▶ [READING TEXT]
════════════════
Despite a 20% decline in total leasing demand from its peak in 2023, Bucharest’s market still exceeded the five-year average, ending 2024 with nearly 339,000 square metres of leased space. The demand for energy-efficient buildings remains high, with vacancy rates for newer, certified buildings in single digits, while older, less efficient properties see vacancy rates of around 20%.
Bucharest’s modern office stock reached approximately 3.4 million square metres in 2024, with 31% built in the last seven years. The vacancy rate for modern offices built in the last 14 years stood at 12-14%, compared to nearly 16% for those constructed before 2010. Newly built offices (0-7 years old) have a much lower vacancy rate of just 5%, indicating a strong preference for modern, energy-efficient spaces.
Limited new deliveries in 2024 and 2025 could push rents higher for Class A offices, particularly in prime locations. Current rental rates for offices under seven years old average 16.5 euros per square metre, compared to 13 euros for buildings over 15 years old. In sought-after locations like Victoriei Square, rents can exceed 22 euros per square metre.
With Bucharest lacking an oversupply of office space per capita, efforts to bring employees back to the office could further drive demand in the medium term. While building age and quality influence rents, location remains a key factor in tenant decisions, further shaping the market’s future trajectory.
════════════════
▶ [RECORDS SHOWN]
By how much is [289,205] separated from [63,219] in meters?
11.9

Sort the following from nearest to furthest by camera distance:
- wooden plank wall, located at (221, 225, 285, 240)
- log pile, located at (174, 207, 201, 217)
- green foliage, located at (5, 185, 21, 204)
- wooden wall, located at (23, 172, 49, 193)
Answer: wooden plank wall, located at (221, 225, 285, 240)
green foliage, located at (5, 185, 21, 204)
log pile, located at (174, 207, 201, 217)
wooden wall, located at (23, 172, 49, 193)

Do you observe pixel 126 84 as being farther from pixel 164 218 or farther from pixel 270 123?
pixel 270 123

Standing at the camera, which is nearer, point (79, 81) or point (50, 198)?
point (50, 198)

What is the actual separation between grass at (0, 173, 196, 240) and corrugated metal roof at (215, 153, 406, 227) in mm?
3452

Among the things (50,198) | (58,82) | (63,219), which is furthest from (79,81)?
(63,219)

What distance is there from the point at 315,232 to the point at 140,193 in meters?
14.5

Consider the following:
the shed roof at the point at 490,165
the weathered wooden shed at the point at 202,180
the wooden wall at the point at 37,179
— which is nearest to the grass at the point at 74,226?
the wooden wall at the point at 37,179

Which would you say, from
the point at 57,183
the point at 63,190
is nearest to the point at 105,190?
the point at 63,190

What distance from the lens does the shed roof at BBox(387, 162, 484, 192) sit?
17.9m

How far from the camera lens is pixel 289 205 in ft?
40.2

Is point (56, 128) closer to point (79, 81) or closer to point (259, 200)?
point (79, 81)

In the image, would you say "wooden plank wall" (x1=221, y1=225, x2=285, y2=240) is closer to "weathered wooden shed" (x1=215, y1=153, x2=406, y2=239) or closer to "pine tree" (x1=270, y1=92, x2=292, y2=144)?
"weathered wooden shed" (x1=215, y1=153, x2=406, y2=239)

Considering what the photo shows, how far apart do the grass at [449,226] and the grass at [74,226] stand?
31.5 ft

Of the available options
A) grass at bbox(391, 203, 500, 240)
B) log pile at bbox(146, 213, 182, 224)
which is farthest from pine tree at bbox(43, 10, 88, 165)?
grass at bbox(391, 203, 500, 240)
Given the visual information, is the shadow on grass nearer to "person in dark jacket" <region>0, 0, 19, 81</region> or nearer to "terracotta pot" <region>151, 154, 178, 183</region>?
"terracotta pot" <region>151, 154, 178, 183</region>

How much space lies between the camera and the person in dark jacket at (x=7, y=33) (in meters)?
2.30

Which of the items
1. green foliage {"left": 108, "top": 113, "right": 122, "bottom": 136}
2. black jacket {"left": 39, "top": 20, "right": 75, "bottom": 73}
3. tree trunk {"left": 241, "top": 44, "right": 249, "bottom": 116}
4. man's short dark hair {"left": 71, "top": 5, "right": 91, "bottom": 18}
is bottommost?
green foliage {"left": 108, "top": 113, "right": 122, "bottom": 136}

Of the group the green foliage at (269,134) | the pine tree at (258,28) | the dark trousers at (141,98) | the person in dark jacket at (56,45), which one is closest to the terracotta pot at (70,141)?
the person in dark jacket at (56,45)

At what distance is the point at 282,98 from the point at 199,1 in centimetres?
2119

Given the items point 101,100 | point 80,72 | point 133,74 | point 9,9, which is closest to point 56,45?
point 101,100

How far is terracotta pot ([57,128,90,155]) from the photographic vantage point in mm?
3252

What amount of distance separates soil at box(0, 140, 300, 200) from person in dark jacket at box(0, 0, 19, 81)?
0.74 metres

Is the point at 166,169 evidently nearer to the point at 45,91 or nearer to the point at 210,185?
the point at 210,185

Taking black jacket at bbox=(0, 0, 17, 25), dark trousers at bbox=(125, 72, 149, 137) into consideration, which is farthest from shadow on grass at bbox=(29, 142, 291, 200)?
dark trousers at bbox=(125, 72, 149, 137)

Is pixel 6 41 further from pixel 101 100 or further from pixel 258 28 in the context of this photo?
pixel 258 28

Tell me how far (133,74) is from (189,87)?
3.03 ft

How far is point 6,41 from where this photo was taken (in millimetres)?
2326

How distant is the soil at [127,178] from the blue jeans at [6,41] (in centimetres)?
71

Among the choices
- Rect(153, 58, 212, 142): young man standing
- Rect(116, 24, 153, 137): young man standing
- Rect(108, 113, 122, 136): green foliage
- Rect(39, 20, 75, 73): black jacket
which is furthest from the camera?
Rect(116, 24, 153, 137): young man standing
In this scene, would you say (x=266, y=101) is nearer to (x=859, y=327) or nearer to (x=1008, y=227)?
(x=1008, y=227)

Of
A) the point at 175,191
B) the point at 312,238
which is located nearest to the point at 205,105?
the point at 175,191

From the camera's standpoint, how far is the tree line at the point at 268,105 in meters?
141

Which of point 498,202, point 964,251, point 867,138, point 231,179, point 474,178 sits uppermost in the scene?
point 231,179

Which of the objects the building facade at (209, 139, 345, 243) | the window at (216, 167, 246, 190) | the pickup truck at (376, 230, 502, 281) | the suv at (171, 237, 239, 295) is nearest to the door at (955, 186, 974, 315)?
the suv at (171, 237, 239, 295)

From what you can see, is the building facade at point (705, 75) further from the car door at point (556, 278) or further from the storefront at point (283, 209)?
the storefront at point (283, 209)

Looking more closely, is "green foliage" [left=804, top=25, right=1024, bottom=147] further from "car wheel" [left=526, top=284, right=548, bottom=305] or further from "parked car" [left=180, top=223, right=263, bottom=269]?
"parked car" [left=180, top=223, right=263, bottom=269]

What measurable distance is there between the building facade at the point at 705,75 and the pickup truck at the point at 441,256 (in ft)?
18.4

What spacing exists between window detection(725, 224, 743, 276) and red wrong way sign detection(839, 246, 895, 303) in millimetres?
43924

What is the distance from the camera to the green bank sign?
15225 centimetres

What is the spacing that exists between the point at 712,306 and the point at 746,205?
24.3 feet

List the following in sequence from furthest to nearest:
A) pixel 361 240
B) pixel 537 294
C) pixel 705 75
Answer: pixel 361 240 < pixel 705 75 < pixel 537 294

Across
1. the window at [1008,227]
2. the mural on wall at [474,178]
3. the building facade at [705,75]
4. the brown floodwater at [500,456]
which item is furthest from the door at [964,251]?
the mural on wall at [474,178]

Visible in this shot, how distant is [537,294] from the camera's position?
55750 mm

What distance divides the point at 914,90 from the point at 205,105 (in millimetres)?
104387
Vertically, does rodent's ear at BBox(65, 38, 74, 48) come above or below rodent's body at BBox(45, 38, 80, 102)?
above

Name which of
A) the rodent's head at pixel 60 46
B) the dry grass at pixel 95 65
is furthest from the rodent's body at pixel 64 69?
════════════════
▶ [REQUIRED ACTIONS]
1 – According to the text on Bucharest's office market, what is the average rent for offices under seven years old?
2 – Report each line of the listing that includes the word "soil".

▶ [ANSWER LIST]
1 – 16.5 euros per square meter.

2 –
What amount of distance separates soil at box(0, 140, 300, 200) from person in dark jacket at box(0, 0, 19, 81)?
How distant is the soil at [127,178] from the blue jeans at [6,41] (in centimetres)?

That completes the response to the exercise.